BIKE thefts in York have rocketed to more than 2,000 a year – and only a fraction of the crimes are being solved.
New figures obtained by The Press show an average of six bikes a day are being stolen in the city – nearly twice as many as in 2009/10. But for every 14 bikes taken, only one is ever recovered.
Police say many of the thefts are “opportunist” and have again urged people to secure their bikes in the city centre.
In January, police said they expected bike thefts in 2010/11 to reach 1,600 – up from 1,120 in 2009/10. But statistics released to The Press show the figure between May 2010 and 2011 actually hit 2,173.
The figures, revealed under the Freedom of Information Act, also show the city’s worst hot-spots for bike crime.
Guildhall and Clifton were worst, with 386 and 200 thefts respectively, followed by Micklegate on 190 and Heworth on 188.
Hull Road (182), Westfield (139) and Huntington and New Earswick (130) were next on the list.
A spokesman for North Yorkshire Police said: “We are aware of this increase in the theft of pedal cycles and have a number of ongoing operations to reduce these thefts, which are often opportunistic.

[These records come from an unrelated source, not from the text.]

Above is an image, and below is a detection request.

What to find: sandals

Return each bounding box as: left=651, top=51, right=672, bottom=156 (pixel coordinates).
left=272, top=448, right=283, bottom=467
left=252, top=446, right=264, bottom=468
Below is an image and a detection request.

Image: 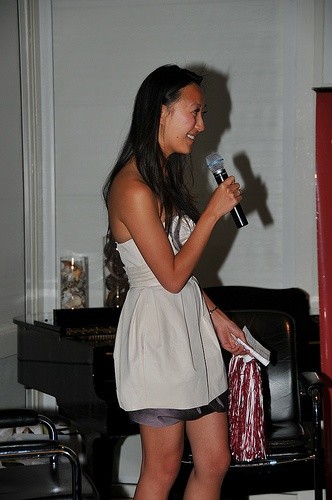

“We encourage people to help themselves becoming the victims of crime by securing their cycles with approved locks and ensuring that they are stored in a locked building when not in use.
“If owners have had their bikes security coded, this means that we are far more likely to be able to return them once recovered.”
The figures show only 70 people faced proceedings in relation to the 2,173 bikes stolen over the past 12 months, with 65 being charged and five being cautioned.
Police say they have worked with the Safer York Partnership to deter cycle thieves through crime prevention initiatives such as the Red Hand campaign. It sees tracker systems being secretly attached to bikes which are randomly displayed at cycle racks throughout the city and which allow them to be traced if they are stolen.
Cyclists in York also now have a dedicated cycle hub station next to Lendal Bridge, which offers secure parking for cyclists.
It was funded jointly by City of York Council and Cycling City York and is run by the Bike Rescue Project.
Bernie Cullen, who runs the project and sits on a strategy group to prevent bikes being stolen, said her main advice was for cyclists to get a good lock, adding: “If you buy a cheap lock, you may as well tie a bow on a bike.”
She said another cycling hub in the city centre which was able to open later than 6.30pm, the closing time of the Lendal Bridge hub, would be beneficial.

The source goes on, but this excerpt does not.